Hidden in Plain Sight

Ancient archeological sites have diverse effects on the landscapes, such as changing the soils, changing the plants, or absorbing rainfall more or less quickly. These minute terrain changes are not visible to the naked eye on the ground. When utilizing remote sensing techniques, archaeologists are not necessarily "seeing" beneath the surface of the earth. Instead, they are observing the difference between the more significant and lower moisture and heat contents of buried walls, which have an impact on the soils, sands, and flora above them.

Depending on the kind of landscape, the type of satellite images, and the general study objectives of the archaeological project, people will choose to modify satellite data in a variety of different ways to get these findings. While expanding satellite photos to locate sites or landscape characteristics, the majority of satellite survey work in archaeology has been on visible archaeological site detection. Being on the ground and not viewing things from an overhead perspective might cause us to miss a lot.

As satellites provide a much wider perspective on historical landscapes, visual satellite datasets are a useful tool for general landscape visualization and site discovery. However, the amount of feature detection information a satellite can provide an archaeologist is much greater than what can be obtained just visually. Numerous archaeological features or sites remain uncovered because the complete electromagnetic spectrum is not used.

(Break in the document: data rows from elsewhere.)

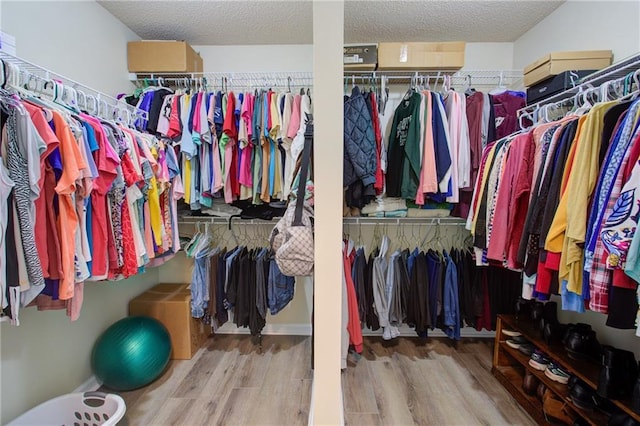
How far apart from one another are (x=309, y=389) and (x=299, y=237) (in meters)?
1.05

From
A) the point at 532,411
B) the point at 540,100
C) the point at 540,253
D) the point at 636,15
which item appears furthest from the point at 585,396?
the point at 636,15

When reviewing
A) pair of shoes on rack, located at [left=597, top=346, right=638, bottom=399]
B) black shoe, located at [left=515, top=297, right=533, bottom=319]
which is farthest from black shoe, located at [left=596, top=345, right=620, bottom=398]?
black shoe, located at [left=515, top=297, right=533, bottom=319]

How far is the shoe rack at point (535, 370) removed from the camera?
114 centimetres

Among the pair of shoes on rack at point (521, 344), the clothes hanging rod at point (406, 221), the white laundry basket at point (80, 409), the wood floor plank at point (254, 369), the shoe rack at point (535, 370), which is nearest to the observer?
the shoe rack at point (535, 370)

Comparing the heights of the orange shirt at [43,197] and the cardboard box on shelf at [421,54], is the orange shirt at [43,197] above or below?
below

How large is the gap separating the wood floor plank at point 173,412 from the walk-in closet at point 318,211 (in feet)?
0.03

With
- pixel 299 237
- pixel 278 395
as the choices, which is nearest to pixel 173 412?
pixel 278 395

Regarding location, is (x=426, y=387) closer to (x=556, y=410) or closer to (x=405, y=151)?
(x=556, y=410)

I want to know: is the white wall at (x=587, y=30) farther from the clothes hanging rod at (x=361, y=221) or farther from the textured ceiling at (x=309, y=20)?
the clothes hanging rod at (x=361, y=221)

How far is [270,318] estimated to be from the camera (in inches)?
90.7

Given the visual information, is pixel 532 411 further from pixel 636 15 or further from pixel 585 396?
pixel 636 15

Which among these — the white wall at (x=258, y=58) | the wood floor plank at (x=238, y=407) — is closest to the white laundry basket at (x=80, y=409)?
the wood floor plank at (x=238, y=407)

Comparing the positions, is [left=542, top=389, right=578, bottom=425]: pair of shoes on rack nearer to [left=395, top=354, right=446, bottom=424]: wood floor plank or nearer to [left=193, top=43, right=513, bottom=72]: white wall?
[left=395, top=354, right=446, bottom=424]: wood floor plank

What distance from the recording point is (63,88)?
46.8 inches
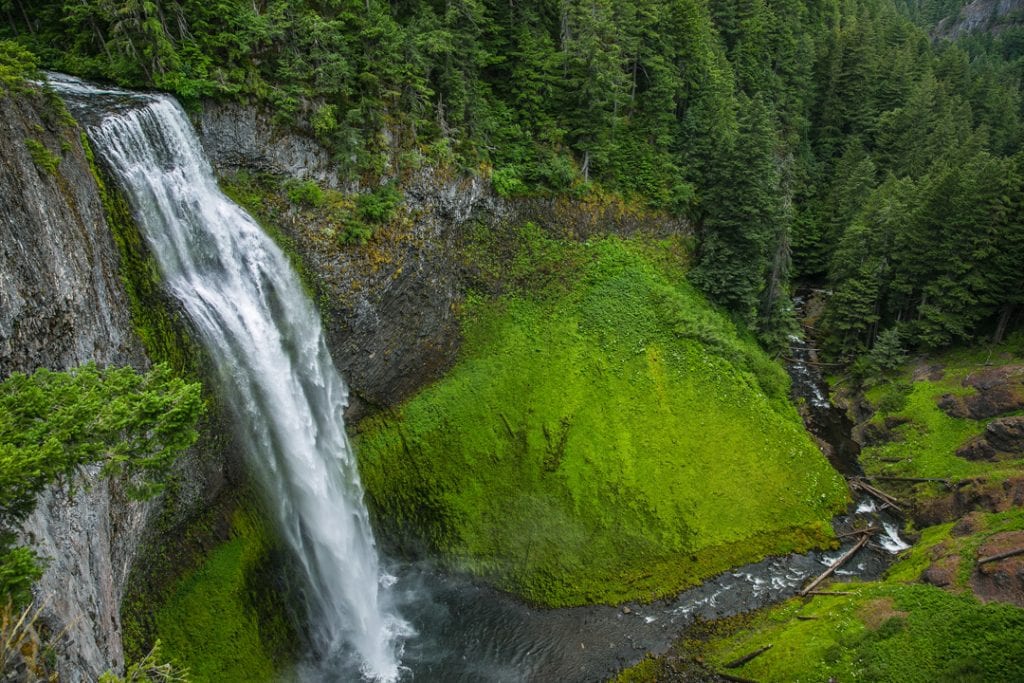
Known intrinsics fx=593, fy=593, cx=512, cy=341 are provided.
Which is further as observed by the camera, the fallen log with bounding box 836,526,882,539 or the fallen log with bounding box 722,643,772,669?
the fallen log with bounding box 836,526,882,539

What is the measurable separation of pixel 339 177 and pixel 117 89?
7544 mm

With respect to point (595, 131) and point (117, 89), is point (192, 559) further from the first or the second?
point (595, 131)

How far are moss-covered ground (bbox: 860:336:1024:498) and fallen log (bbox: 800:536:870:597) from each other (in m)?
4.93

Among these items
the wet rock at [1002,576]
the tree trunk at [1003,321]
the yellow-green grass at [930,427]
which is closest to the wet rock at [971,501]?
the yellow-green grass at [930,427]

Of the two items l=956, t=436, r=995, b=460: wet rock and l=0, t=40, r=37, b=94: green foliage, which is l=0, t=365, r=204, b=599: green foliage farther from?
l=956, t=436, r=995, b=460: wet rock

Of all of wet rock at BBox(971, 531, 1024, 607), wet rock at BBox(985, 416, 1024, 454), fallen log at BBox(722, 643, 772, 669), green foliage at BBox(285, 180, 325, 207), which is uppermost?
green foliage at BBox(285, 180, 325, 207)

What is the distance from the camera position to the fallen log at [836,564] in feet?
75.0

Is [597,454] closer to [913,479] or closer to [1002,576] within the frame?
[1002,576]

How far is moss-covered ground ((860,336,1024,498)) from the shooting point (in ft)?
92.0

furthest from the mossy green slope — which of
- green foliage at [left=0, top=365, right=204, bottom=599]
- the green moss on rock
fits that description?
green foliage at [left=0, top=365, right=204, bottom=599]

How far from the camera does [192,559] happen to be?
18641mm

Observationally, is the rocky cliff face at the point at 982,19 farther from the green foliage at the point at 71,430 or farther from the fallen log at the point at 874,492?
the green foliage at the point at 71,430

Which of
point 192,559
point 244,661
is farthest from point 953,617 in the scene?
point 192,559

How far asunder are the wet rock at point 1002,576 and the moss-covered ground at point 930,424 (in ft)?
20.9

Tens of thousands of new archaeological sites and features have already been found because of the development of this technology. To locate ancient structures and features that are veiled utilizing the whole spectrum of satellite image processing tools, a specialized approach for satellite remote sensing has not yet been created. Such new discoveries would have far-reaching effects on historical and environmental research initiatives and provide invaluable insights into previous societal environments.

Surveying, often known as "ground truthing," is the second degree of archaeological inference in satellite remote sensing. It is hard to learn more about an archaeological site without ground confirmation, despite the fact that locating probable archaeological sites or features on a computer screen is crucial and depends on in-depth scientific investigation. On a computer screen, archaeologists can identify locations for surface archaeological inquiry using GPS. Satellite remote sensing enables archaeological teams to identify locations and characteristics that they would otherwise have to seek at random since there is an ever-increasing focus on cutting expenses.

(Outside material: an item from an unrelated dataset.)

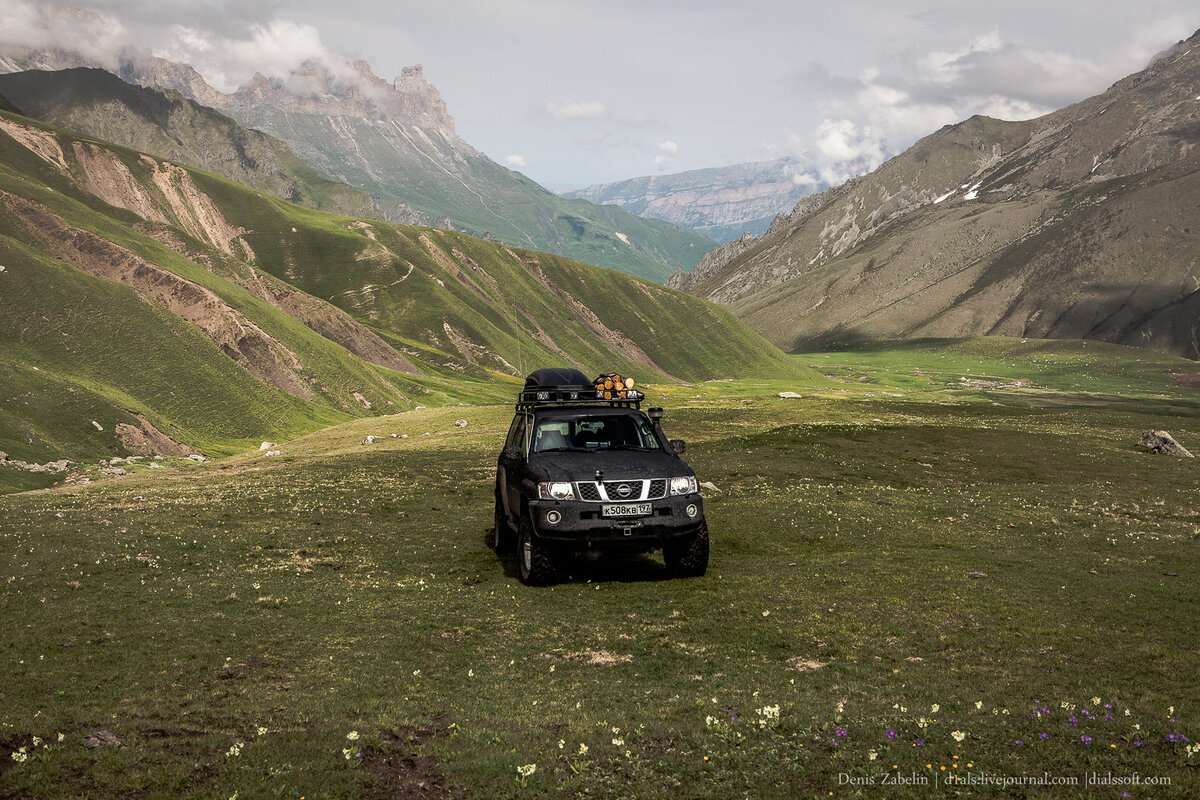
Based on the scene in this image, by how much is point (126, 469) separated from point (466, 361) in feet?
369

The catacombs of Alexandria, Egypt, which were discovered when the top of the burial shaft was breached by donkeys wandering through it, are only one example of the numerous tombs and deposits that have been discovered accidentally during the course of archaeology. This is hardly the best way to find new sites.

In certain instances, surface material culture may point to the presence of an archaeological site, whereas in other instances, vegetation growth patterns, chemical changes in the soil, or close proximity to a covered natural feature would expose the site's presence. We can undoubtedly see several types of material culture and different colored soils on the ground when conducting a basic archaeological survey. Archaeological teams can see changes in land use through time by visually observing these characteristics and a collection of material culture across a whole region.

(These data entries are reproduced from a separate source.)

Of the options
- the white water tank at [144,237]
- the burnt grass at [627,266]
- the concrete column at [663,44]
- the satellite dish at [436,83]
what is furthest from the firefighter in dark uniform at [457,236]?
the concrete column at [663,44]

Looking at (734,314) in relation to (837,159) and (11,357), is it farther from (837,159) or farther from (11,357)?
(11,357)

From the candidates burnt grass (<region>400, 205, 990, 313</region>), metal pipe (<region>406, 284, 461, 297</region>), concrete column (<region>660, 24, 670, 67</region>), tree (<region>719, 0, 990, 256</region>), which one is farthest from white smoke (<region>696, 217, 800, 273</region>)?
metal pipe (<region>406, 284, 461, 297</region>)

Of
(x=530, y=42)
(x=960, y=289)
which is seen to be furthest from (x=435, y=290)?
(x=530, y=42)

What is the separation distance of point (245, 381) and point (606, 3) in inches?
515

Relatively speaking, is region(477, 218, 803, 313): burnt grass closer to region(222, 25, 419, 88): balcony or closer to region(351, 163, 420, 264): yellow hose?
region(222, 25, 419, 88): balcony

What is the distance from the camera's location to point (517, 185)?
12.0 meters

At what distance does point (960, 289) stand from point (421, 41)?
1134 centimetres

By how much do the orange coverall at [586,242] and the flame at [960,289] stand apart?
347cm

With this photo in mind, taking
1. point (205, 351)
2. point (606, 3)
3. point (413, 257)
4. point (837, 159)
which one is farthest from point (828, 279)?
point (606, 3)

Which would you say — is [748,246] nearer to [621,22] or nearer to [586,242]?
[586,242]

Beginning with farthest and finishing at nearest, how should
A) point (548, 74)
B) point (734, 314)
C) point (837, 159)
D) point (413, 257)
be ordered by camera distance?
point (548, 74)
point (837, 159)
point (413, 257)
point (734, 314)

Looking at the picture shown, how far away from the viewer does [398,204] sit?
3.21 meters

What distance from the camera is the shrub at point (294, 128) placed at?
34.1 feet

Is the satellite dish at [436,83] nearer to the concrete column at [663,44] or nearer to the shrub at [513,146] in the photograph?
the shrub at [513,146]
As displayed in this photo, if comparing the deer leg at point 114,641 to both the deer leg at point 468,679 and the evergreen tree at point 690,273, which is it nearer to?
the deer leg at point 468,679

By enabling the detection and evaluation of hidden sites and features, satellite remote sensing, in combination with the ground survey, coring, and excavation, enables a holistic landscape reconstruction. To provide a deeper understanding of anthropogenic influences on previous landscapes, both visible and invisible archaeological elements are combined.

Targeted excavations, in which archaeologists open a small number of trenches that are carefully positioned to provide the most information about that site or that landscape, are the third level of inference in satellite remote sensing.

Archaeologists frequently utilize geophysics or ground survey to choose the optimal location for their trenches in a typical excavation that does not employ satellite remote sensing. When geophysics is not used, the archaeological team may choose to dig trenches higher up (where preservation is better) or in areas where specific surface material culture indicates specific subsurface structures (for example, the presence of significant amounts of slag on the surface of an archaeological site may suggest the presence of an underground industrial area).

However, the archaeological team can employ the electromagnetic spectrum and broader visual detection when using satellite remote sensing for excavation to disclose elements not immediately visible on the ground.